Some of the other C/C++ compilers available to you on Mac OS X 10.6 by default: gcc-4.0
, gcc-4.2
, g++-4.0
, g++-4.2
, llvm-gcc
, llvm-g++
, llvm-gcc-4.0
, llvm-g++-4.0
, llvm-gcc-4.2
, llvm-g++-4.2
, clang
. These tools (usually) swap out the first two steps in the tool chain flow and use the same lower-level tools like the assembler and linker. The llvm-
compilers use the gcc
front end to parse the C code and turn it in to an intermediate representation, and then use the llvm
tools to transform that intermediate representation in to code. Since the llvm
tools use a "low-level virtual machine" as its near-final output, it allows for a richer set of optimization strategies, the most notable being that it can perform optimizations across different, already compiled .o
files. This is typically called link time optimization
. clang
is a completely new C compiler that also targets the llvm
tools as its output, allowing for the same kinds of optimizations.

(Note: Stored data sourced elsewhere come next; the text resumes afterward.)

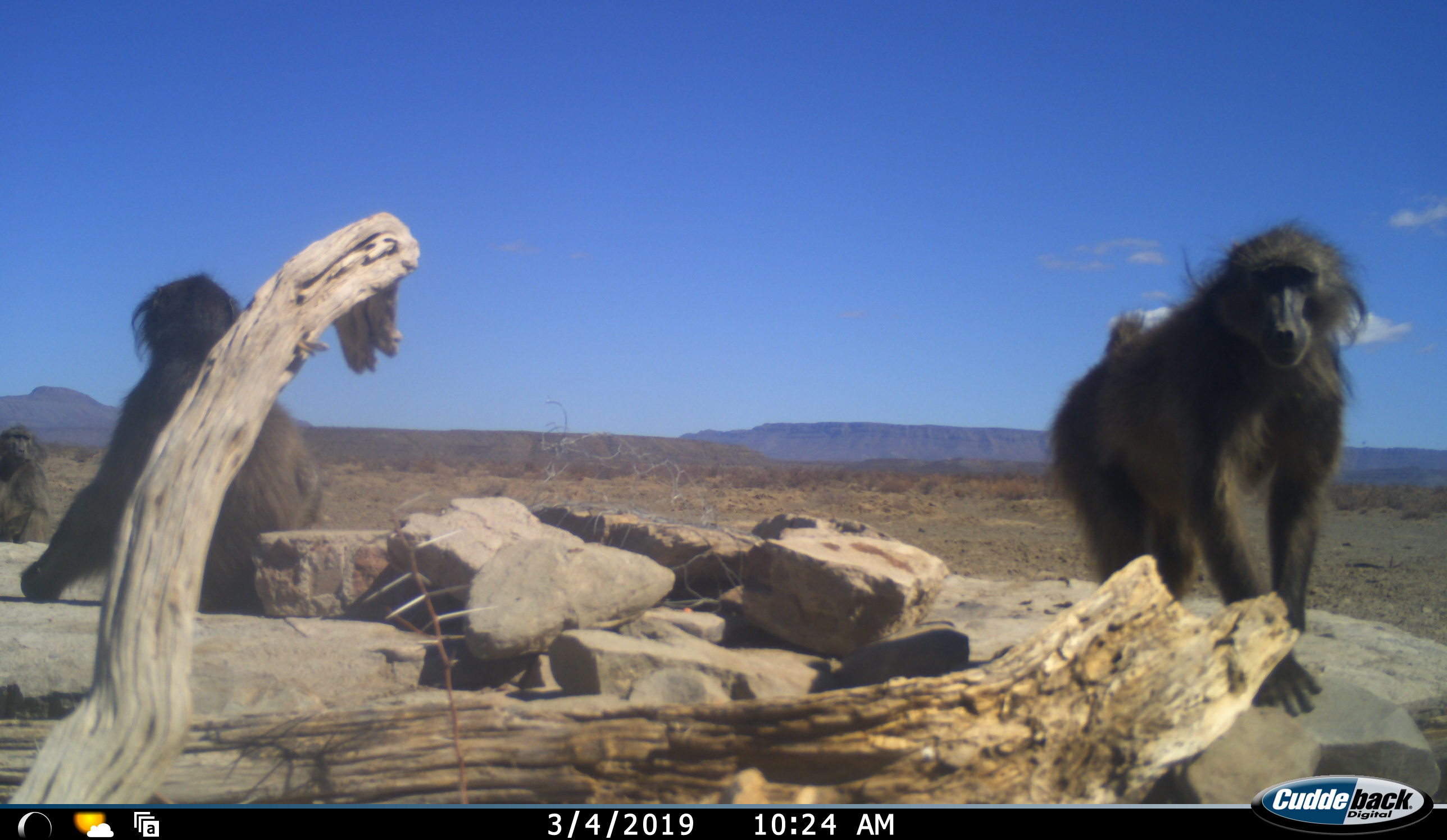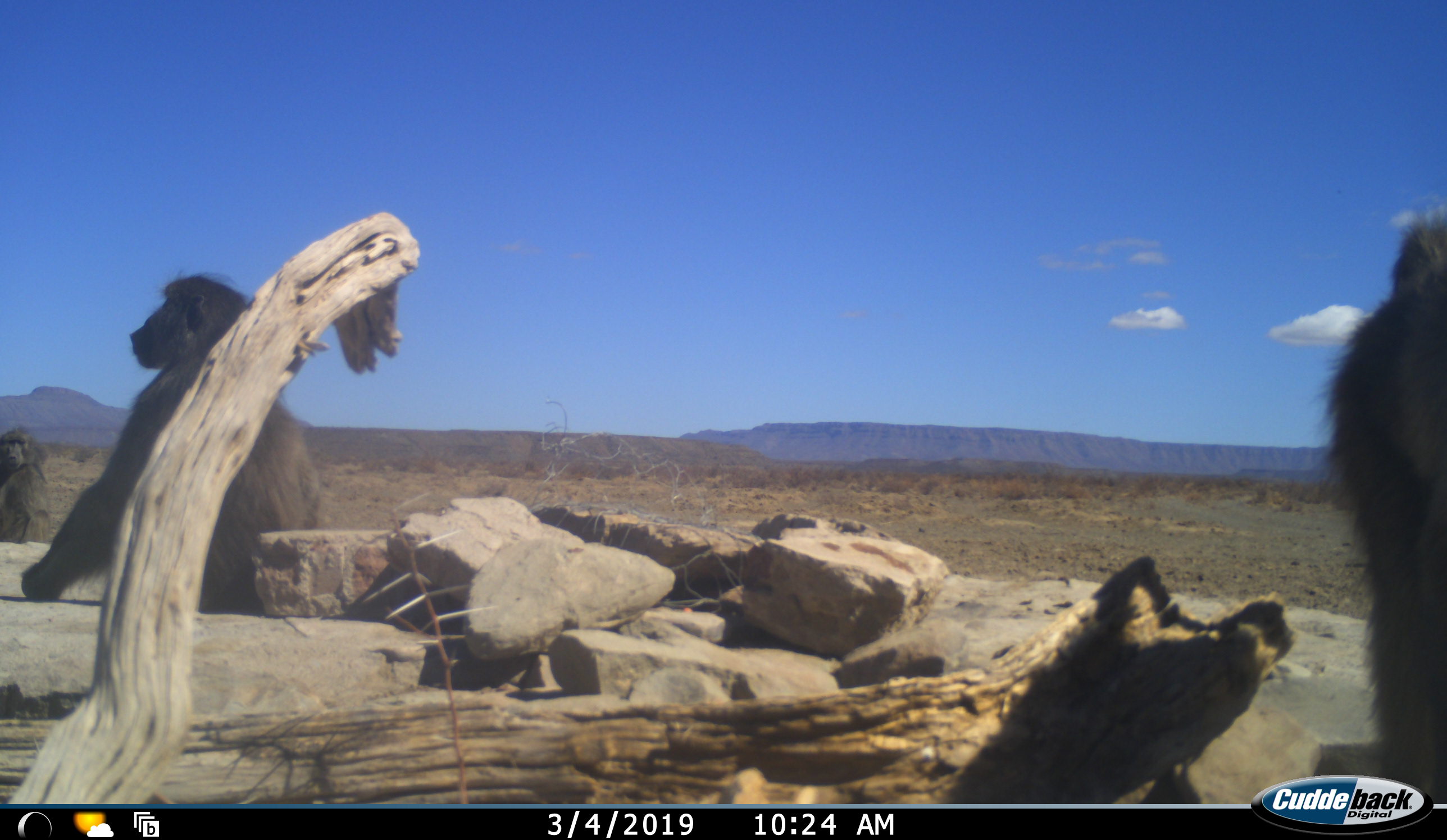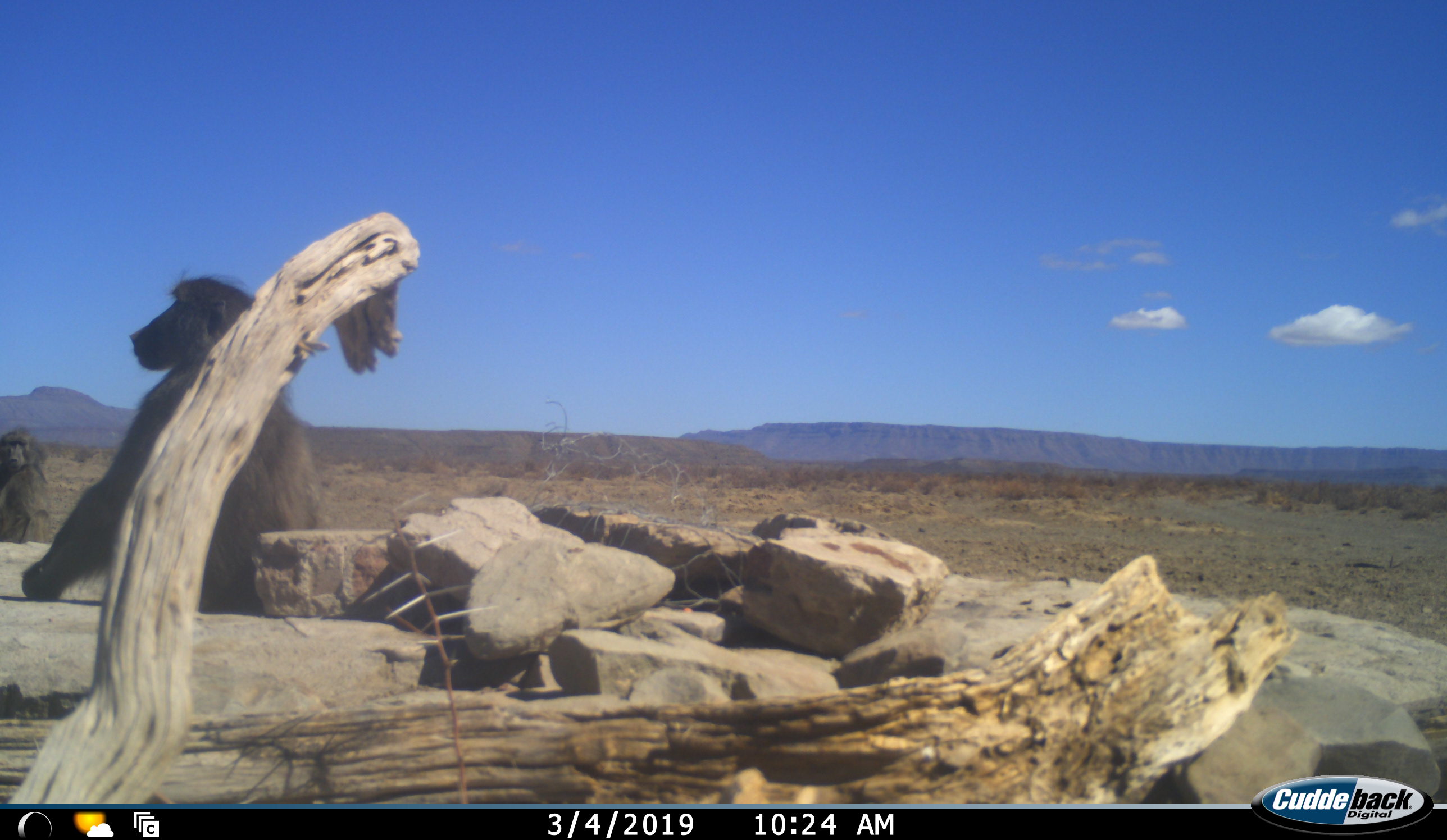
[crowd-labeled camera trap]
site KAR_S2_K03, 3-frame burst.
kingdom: Animalia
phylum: Chordata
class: Mammalia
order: Primates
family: Cercopithecidae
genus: Papio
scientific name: Papio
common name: baboon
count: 3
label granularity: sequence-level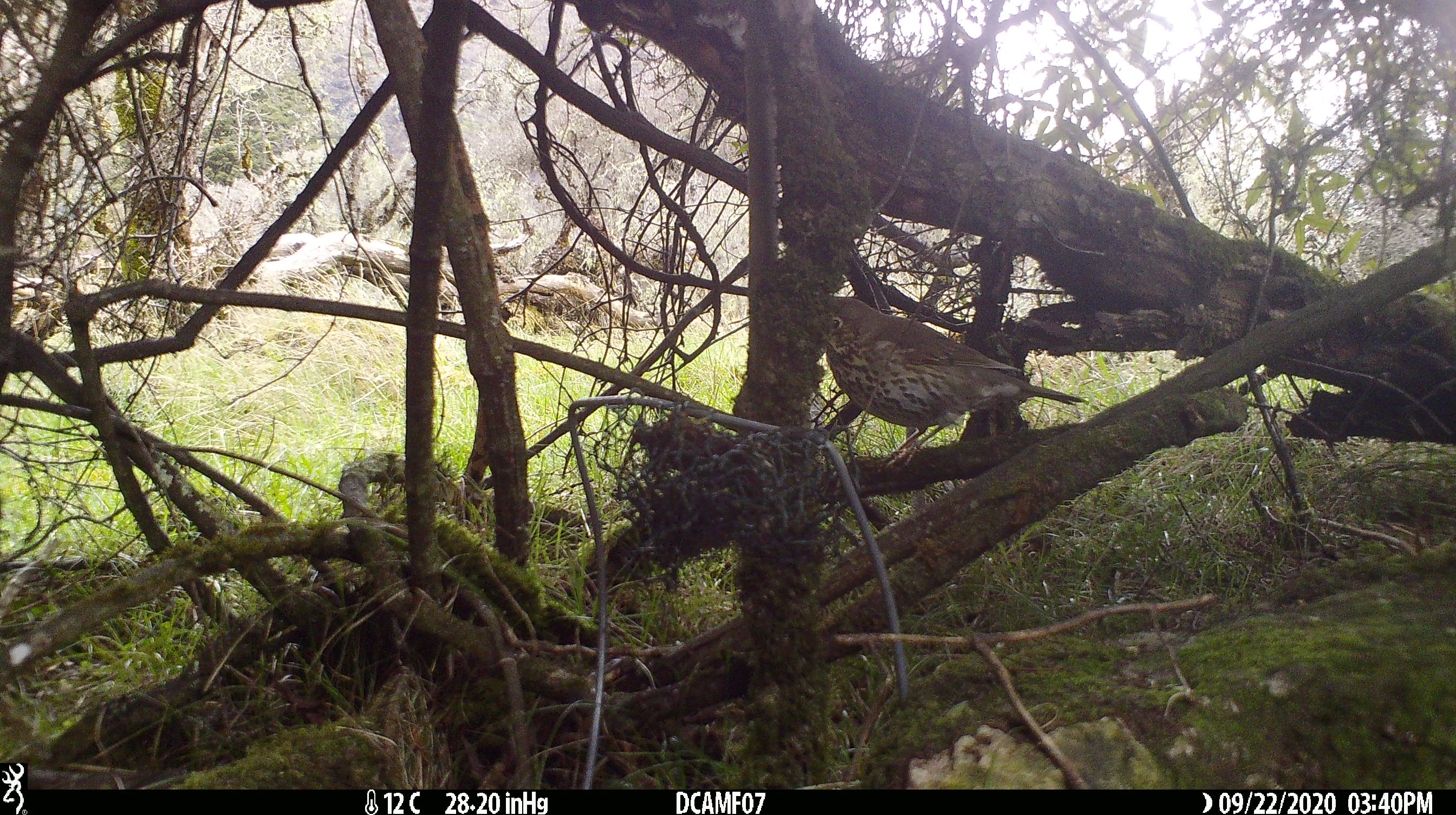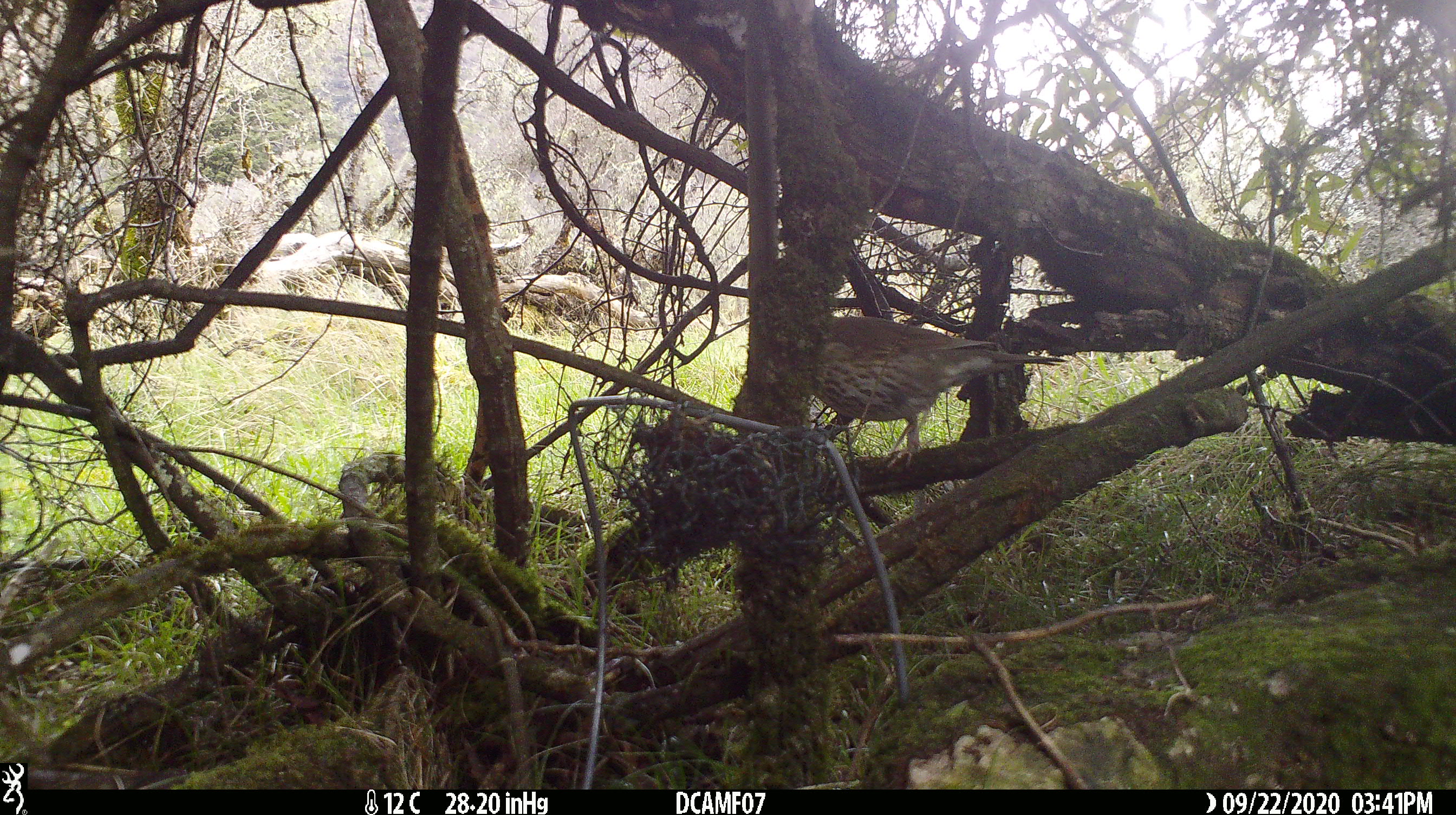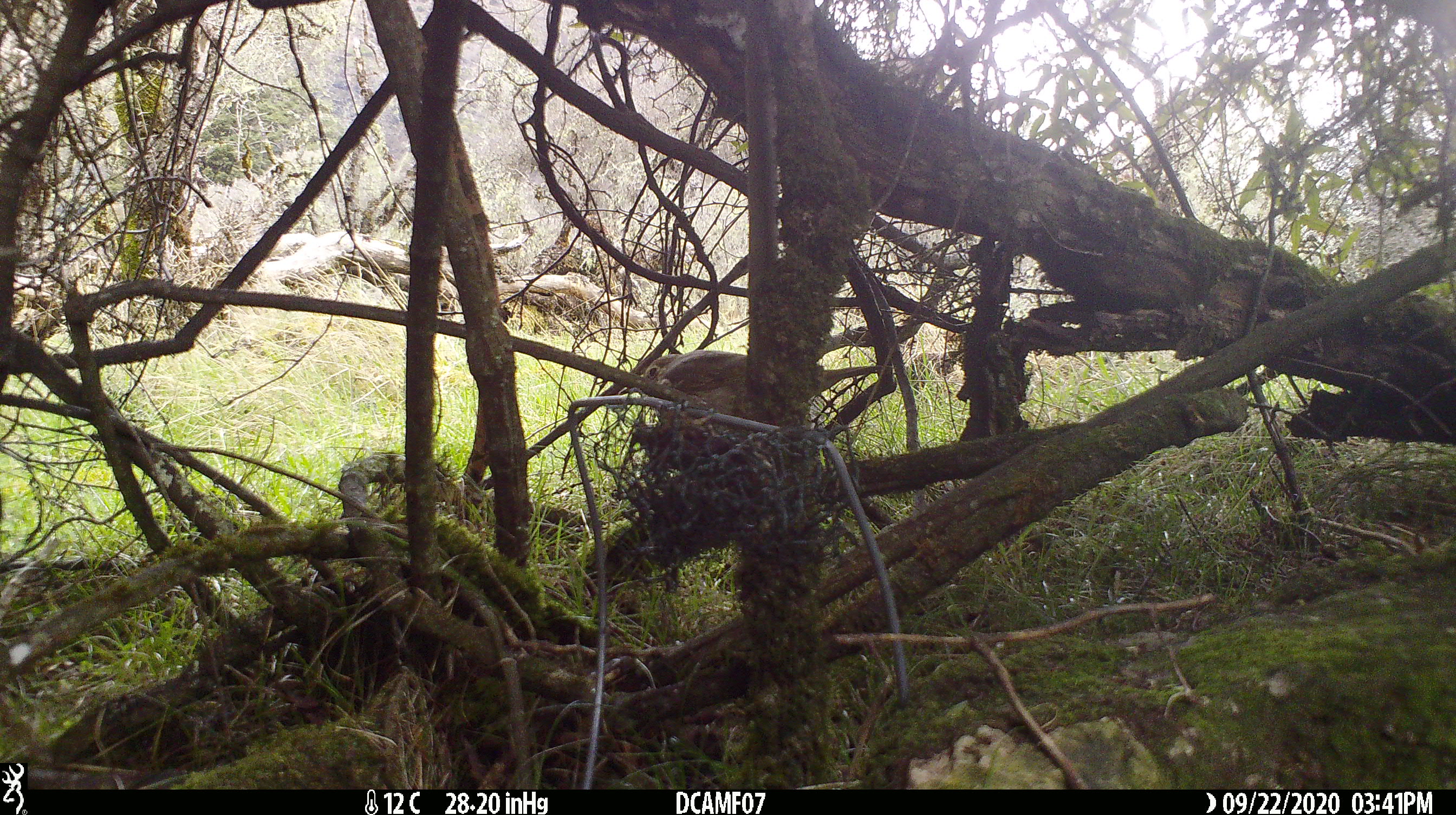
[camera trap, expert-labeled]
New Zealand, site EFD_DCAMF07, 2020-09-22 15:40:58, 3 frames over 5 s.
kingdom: Animalia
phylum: Chordata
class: Aves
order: Passeriformes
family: Turdidae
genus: Turdus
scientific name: Turdus philomelos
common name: song thrush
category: thrush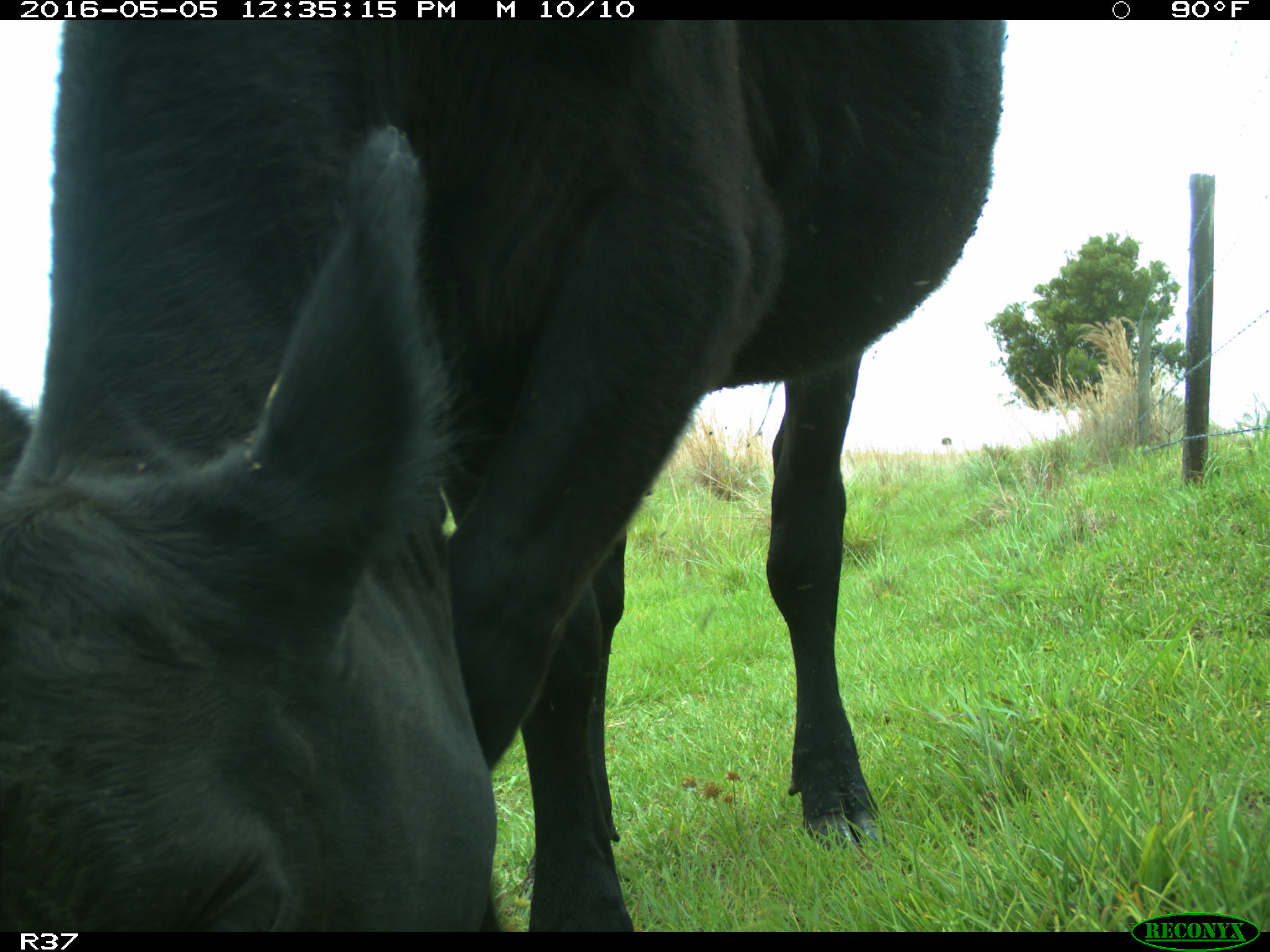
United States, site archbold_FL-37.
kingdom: Animalia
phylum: Chordata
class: Mammalia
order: Artiodactyla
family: Bovidae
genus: Bos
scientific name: Bos taurus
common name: domestic cow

So, there you go. The not so short explanation of why gcc -m64 hello.cc
failed for you. :)
EDIT: One more thing...
It's a common "compiler driver technique" to have commands like gcc
and g++
sym-link to the same "all-in-one" compiler driver executable. Then, at run time, the compiler driver checks the path and file name that was used to create the process and dynamically switch rules based on whether that file name ends with gcc
or g++
(or equivalent). This allows the developer of the compiler to re-use the bulk of the front end code and then just change the handful of differences required between the two.